> _TASKS TO COMPLETE_
**a)** In the email about NASA, on what date did Jed Rothwell write his message?
**b)** Does each statement agree with the email about NASA? Answer yes or no for each, and quote the words of the email that decide it.
(i) The reply says bad management decisions were made in both disasters.
(ii) The article Jed Rothwell shares is about the Challenger disaster.
(iii) The reply says the managers acted on actionable data.
**c)** What names of people, organizations, and spacecraft appear in the email about NASA?

> _READING TEXT_
•••••

Jed,

There were definitely bad management decisions made in both disasters based
upon technical information available.

To label NASA as a dysfunctinal corporate culture seems a stretch since
they are a bureaucratic goverment agency in which both cases managers
failed to move on actionable data.

On Sunday, May 27, 2012, Jed Rothwell wrote:

> Here is another interesting article in Slate's series, on the Columbia
> disaster:
>
> http://www.theatlantic.com/past/docs/issues/2003/11/langewiesche.htm
>
> This is about the dysfunctional corporate culture in NASA.

•••••

> _COLLECTED DATA_
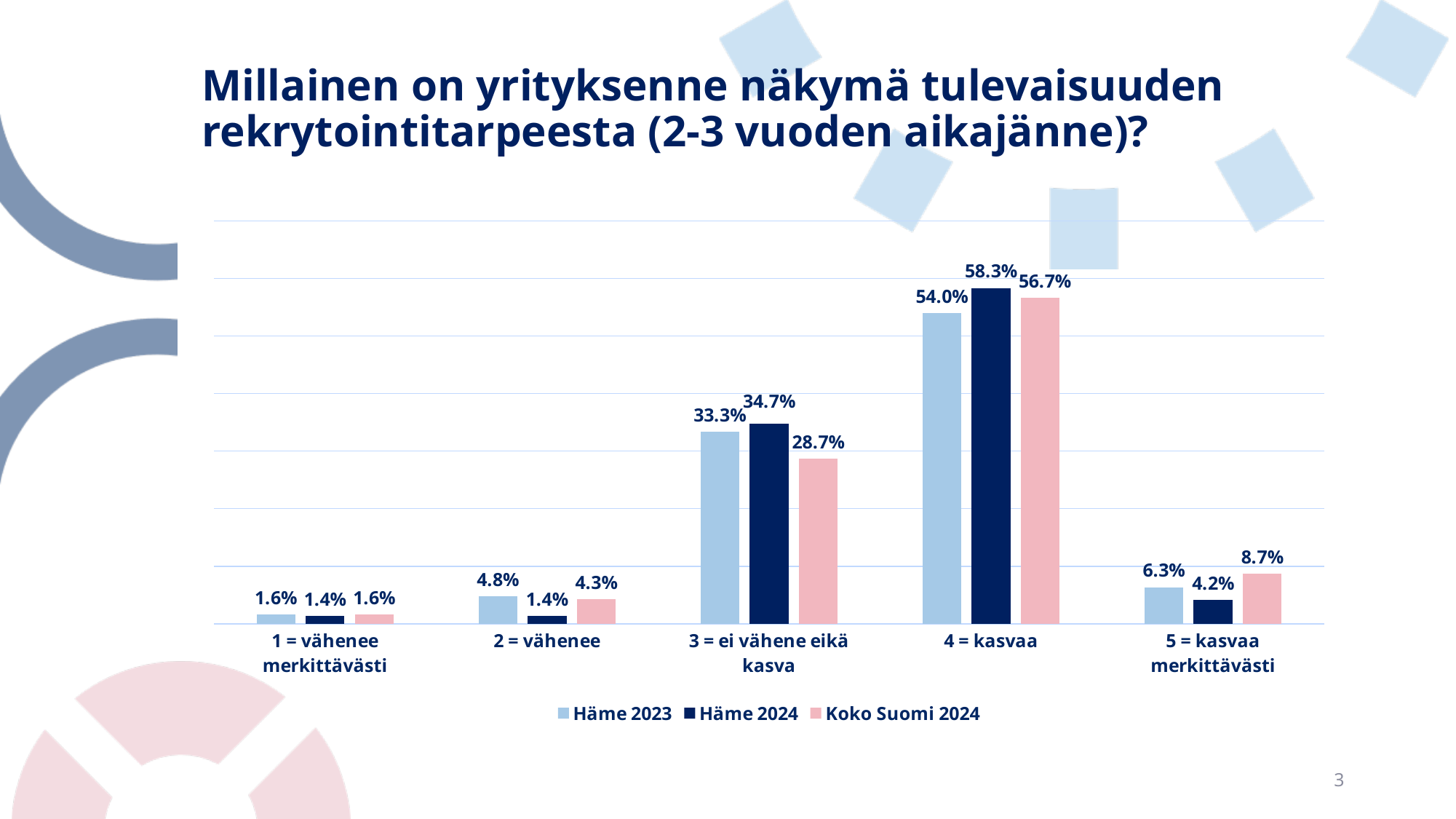
Which is larger in the category "2 = vähenee": Häme 2023 or Koko Suomi 2024? Häme 2023 What is the difference between Häme 2024 and Koko Suomi 2024 in the category "3 = ei vähene eikä kasva"? 6.0% What is the value for Häme 2024 in the category "4 = kasvaa"? 58.3% How many categories are shown on the x axis? 5 What is the value for Koko Suomi 2024 in the category "3 = ei vähene eikä kasva"? 28.7% How many series does the legend list? 3 What kind of chart is shown on the slide? Bar chart Which series is shown in pink in the legend? Koko Suomi 2024 Which category has the lowest value for Koko Suomi 2024? 1 = vähenee merkittävästi Which category has the highest value for Häme 2023? 4 = kasvaa What is the difference between Häme 2024 and Häme 2023 in the category "4 = kasvaa"? 4.3% What is the value for Häme 2023 in the category "5 = kasvaa merkittävästi"? 6.3%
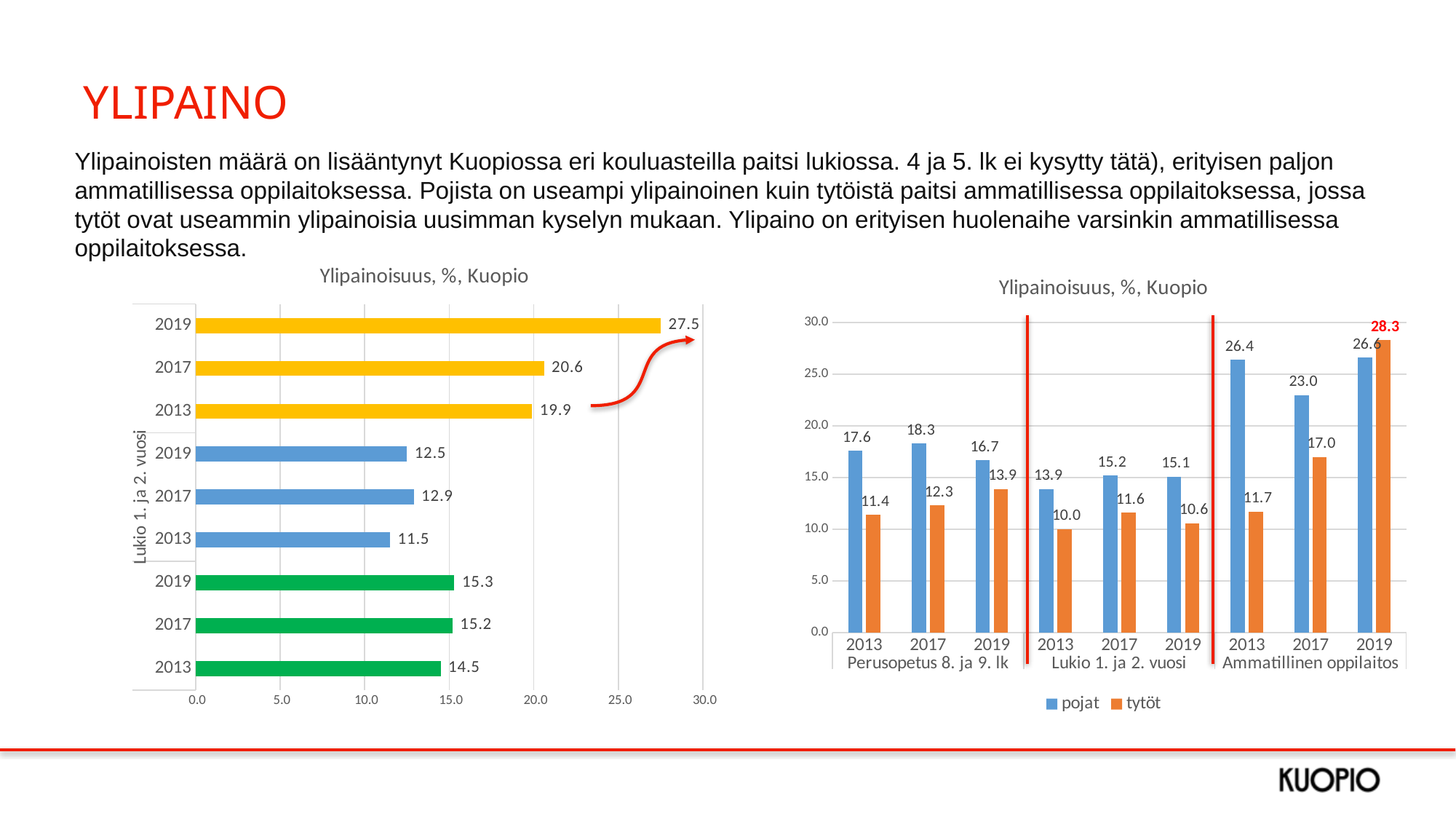
In the left chart, what is the lowest value shown on any bar? 11.5 In the right chart, which is larger in Ammatillinen oppilaitos in 2013: pojat or tytöt? pojat In the right chart, what is the value for pojat in Perusopetus 8. ja 9. lk in 2017? 18.3 In the right chart, does the value for tytöt rise or fall from 2013 to 2019 in Ammatillinen oppilaitos? rise How many series does the legend of the right chart list? 2 In the left chart, what is the highest value shown on any bar? 27.5 In the left chart, what is the value for 2019 in the Lukio 1. ja 2. vuosi group? 12.5 In the right chart, what is the value for tytöt in Ammatillinen oppilaitos in 2019? 28.3 What is the title of the right chart? Ylipainoisuus, %, Kuopio What kind of chart is the left chart? bar chart In the right chart, what is the difference between pojat and tytöt in Lukio 1. ja 2. vuosi in 2019? 4.5 In the left chart, what is the difference between the 2019 and 2013 values in the Lukio 1. ja 2. vuosi group? 1.0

•••••

> _RESULTS_
**a)** Sunday, May 27, 2012

**b)**
(i) Yes: "There were definitely bad management decisions made in both disasters"
(ii) No: "on the Columbia"
(iii) No: "failed to move on actionable data"

**c)** Jed Rothwell, NASA, Slate, Columbia